Source information |
########
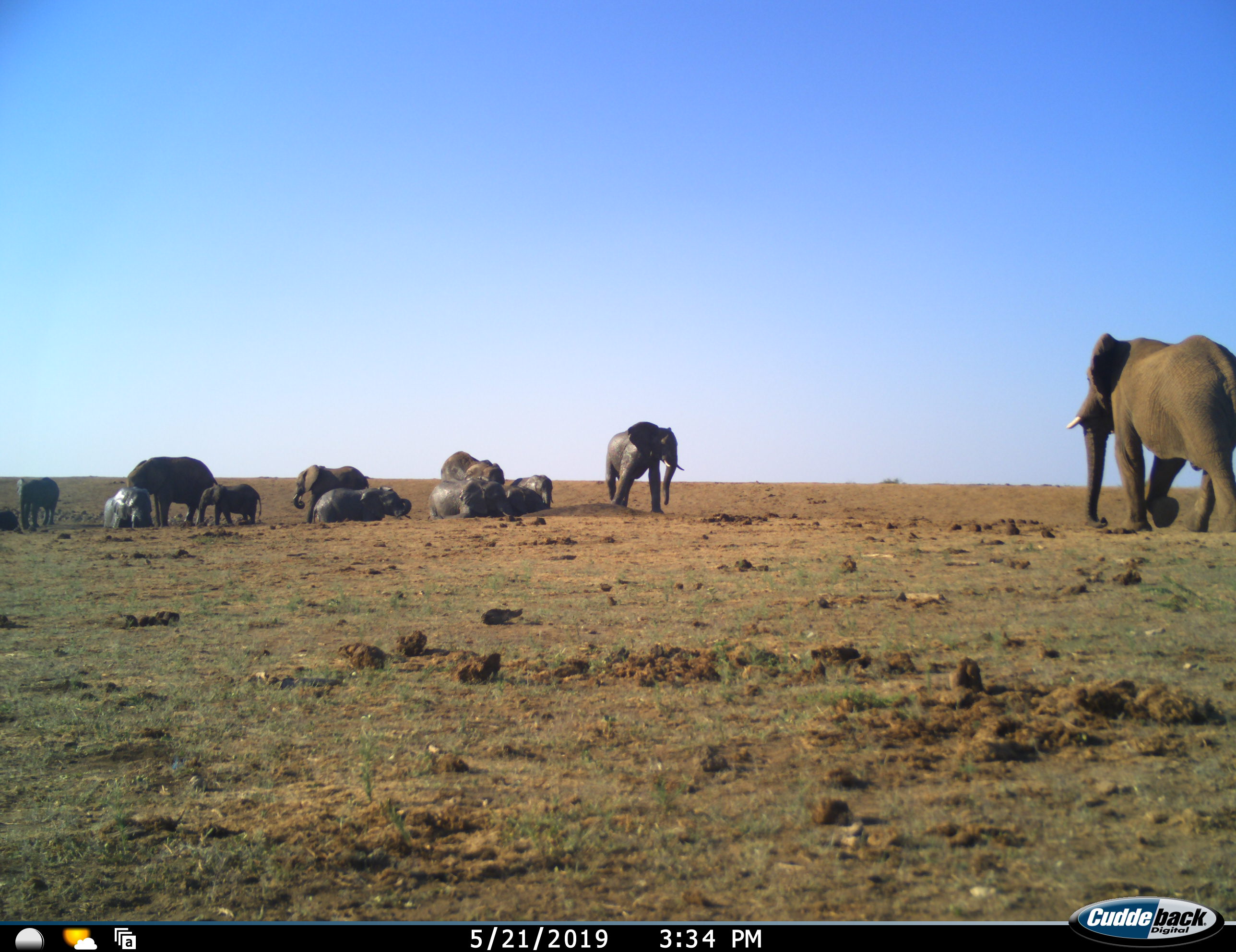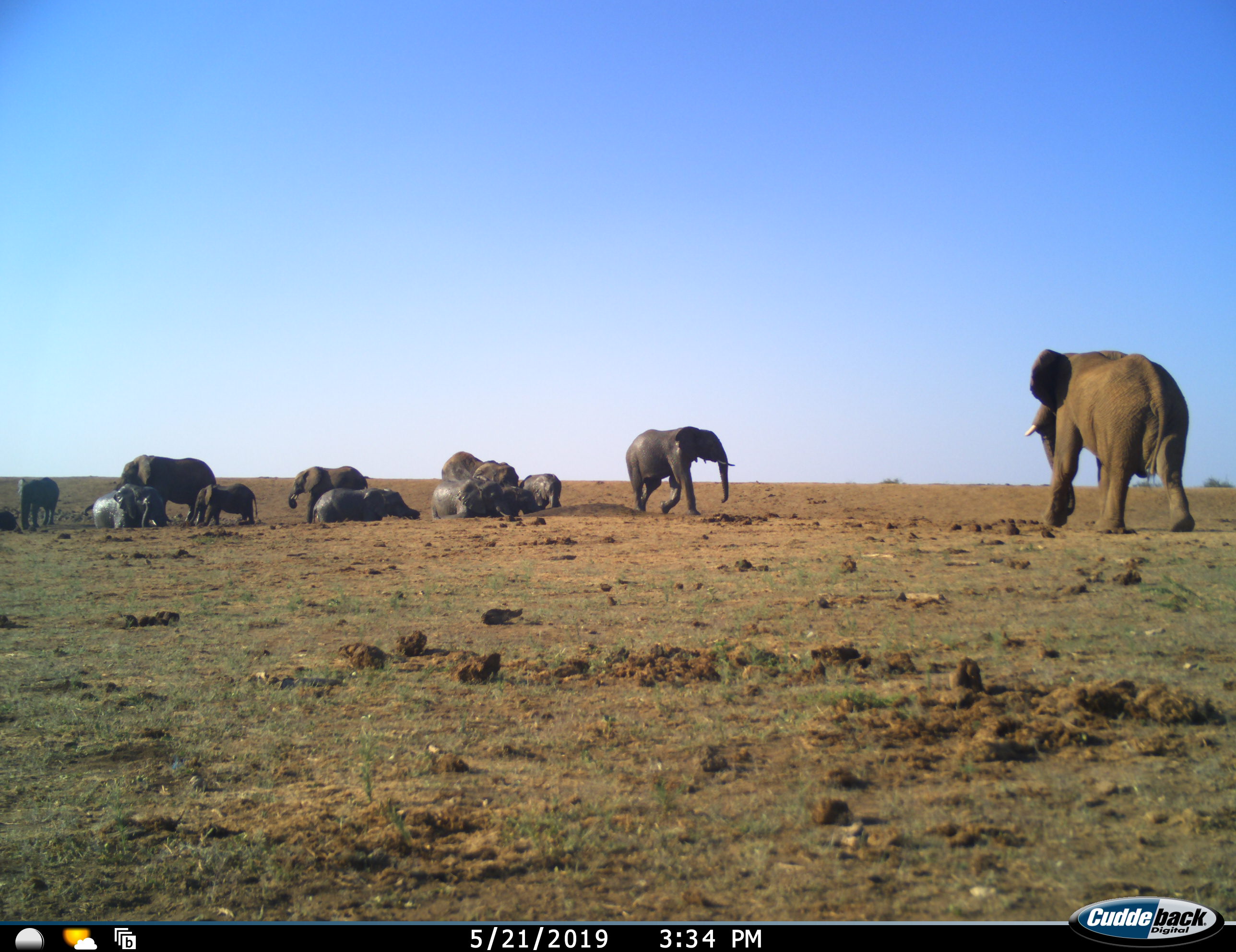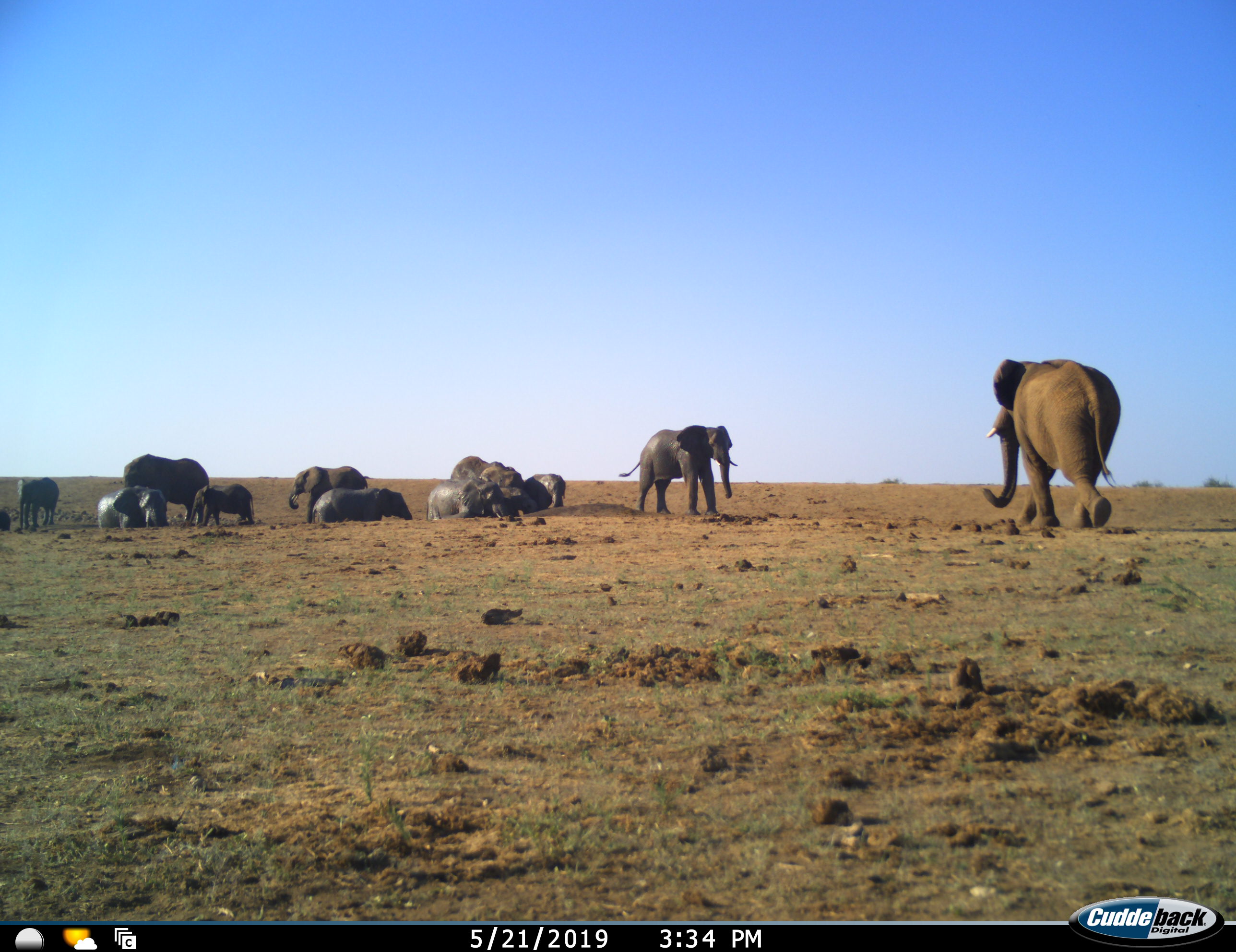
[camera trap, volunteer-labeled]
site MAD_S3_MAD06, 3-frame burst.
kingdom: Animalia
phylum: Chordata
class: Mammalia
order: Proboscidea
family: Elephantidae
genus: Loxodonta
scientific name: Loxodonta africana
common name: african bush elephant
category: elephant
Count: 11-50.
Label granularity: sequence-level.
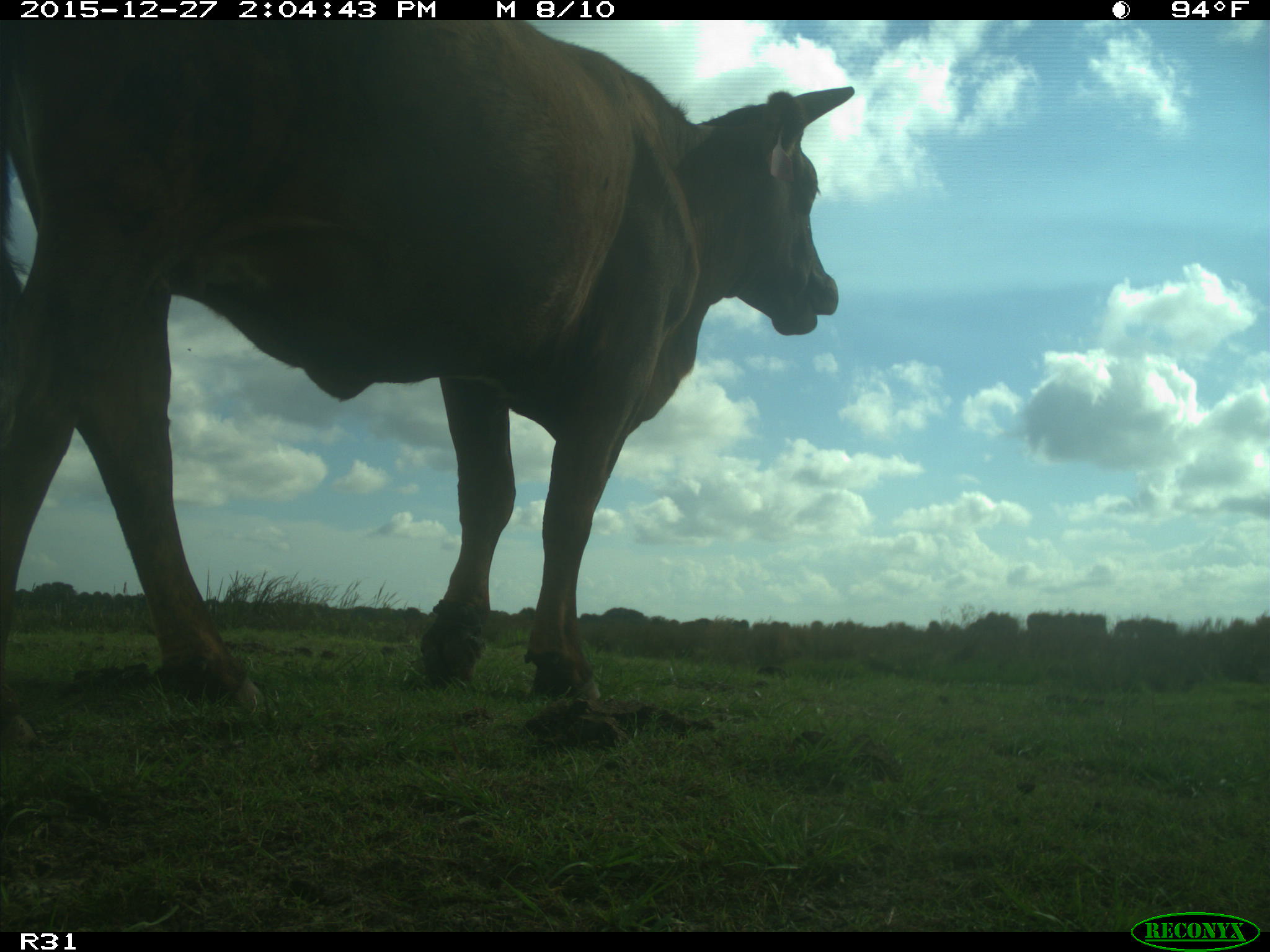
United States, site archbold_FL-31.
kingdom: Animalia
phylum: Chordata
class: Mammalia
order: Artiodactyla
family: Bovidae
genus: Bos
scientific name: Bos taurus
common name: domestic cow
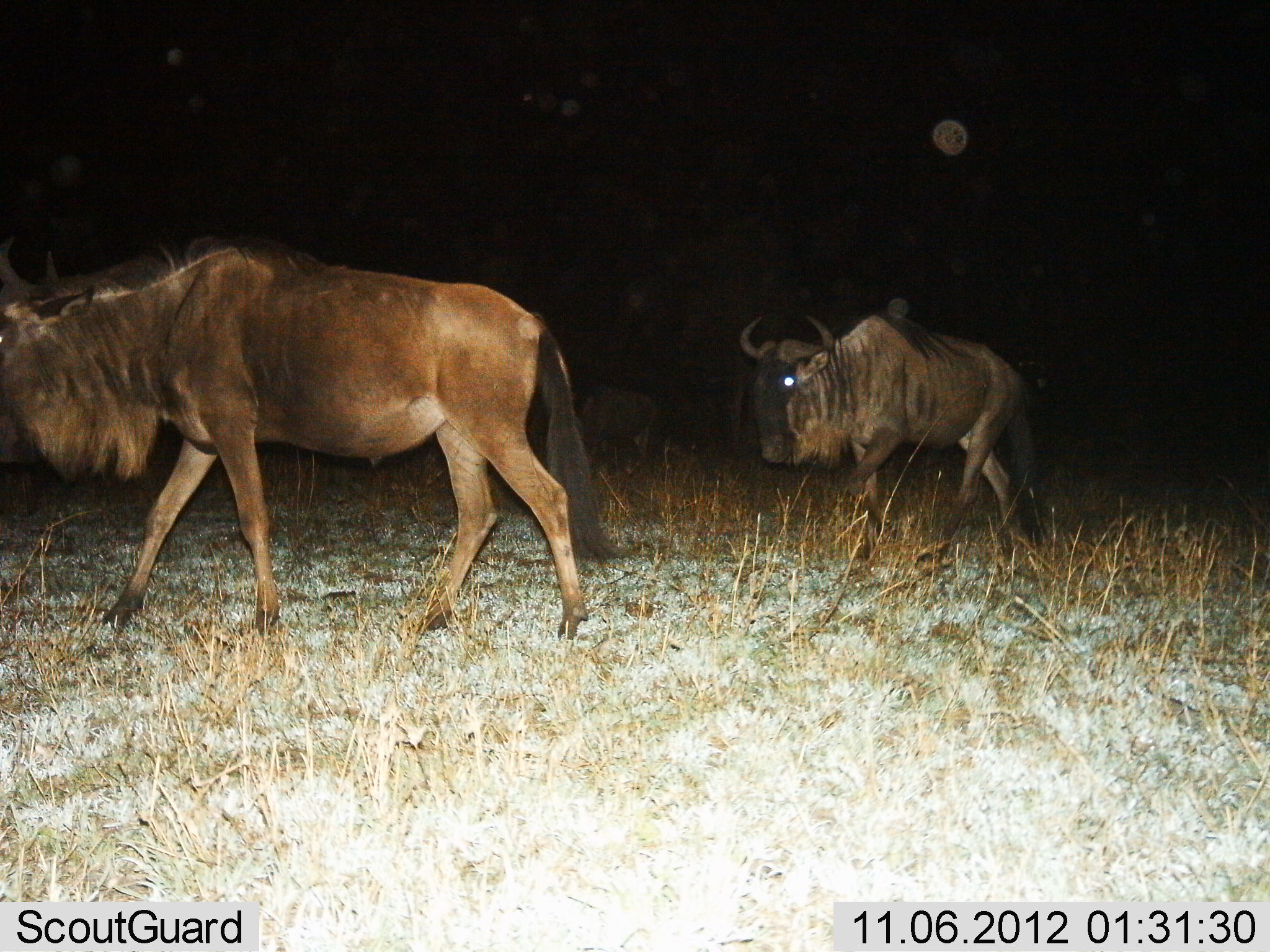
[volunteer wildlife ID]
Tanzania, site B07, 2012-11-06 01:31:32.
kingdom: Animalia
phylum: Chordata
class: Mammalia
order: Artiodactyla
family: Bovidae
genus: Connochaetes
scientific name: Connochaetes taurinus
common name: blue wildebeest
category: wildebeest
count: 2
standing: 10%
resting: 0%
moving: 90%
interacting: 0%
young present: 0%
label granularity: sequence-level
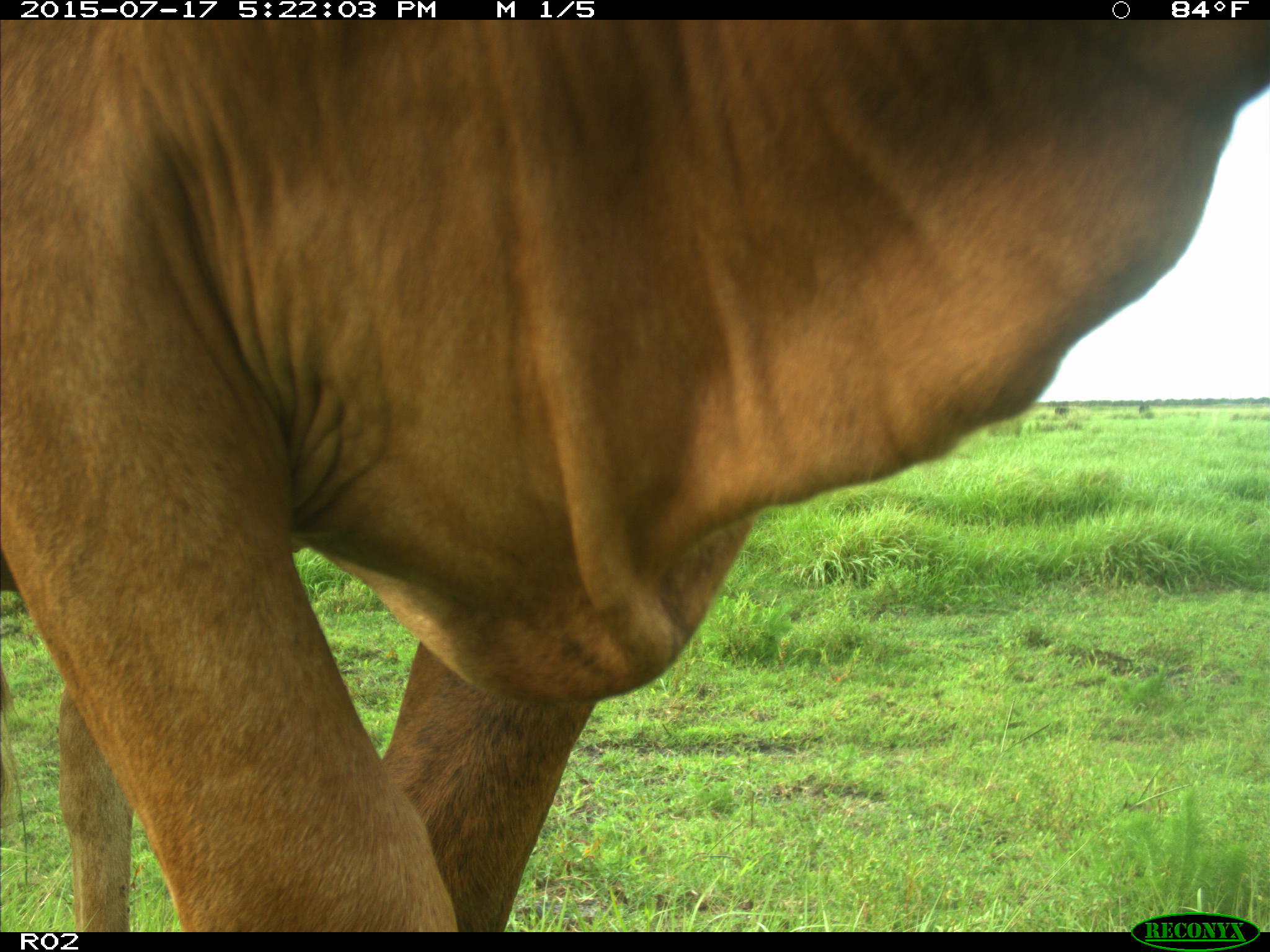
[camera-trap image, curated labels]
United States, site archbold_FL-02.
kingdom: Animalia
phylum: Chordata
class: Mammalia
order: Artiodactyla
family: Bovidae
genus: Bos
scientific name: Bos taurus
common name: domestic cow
########
Exercise instructions |
Please copy the lines exactly, beginning at the one containing "interacting: 0%" and ending at the last line of the records above, both included, with the pictures left out.

Response to the task |
interacting: 0%
young present: 0%
label granularity: sequence-level
[camera-trap image, curated labels]
United States, site archbold_FL-02.
kingdom: Animalia
phylum: Chordata
class: Mammalia
order: Artiodactyla
family: Bovidae
genus: Bos
scientific name: Bos taurus
common name: domestic cow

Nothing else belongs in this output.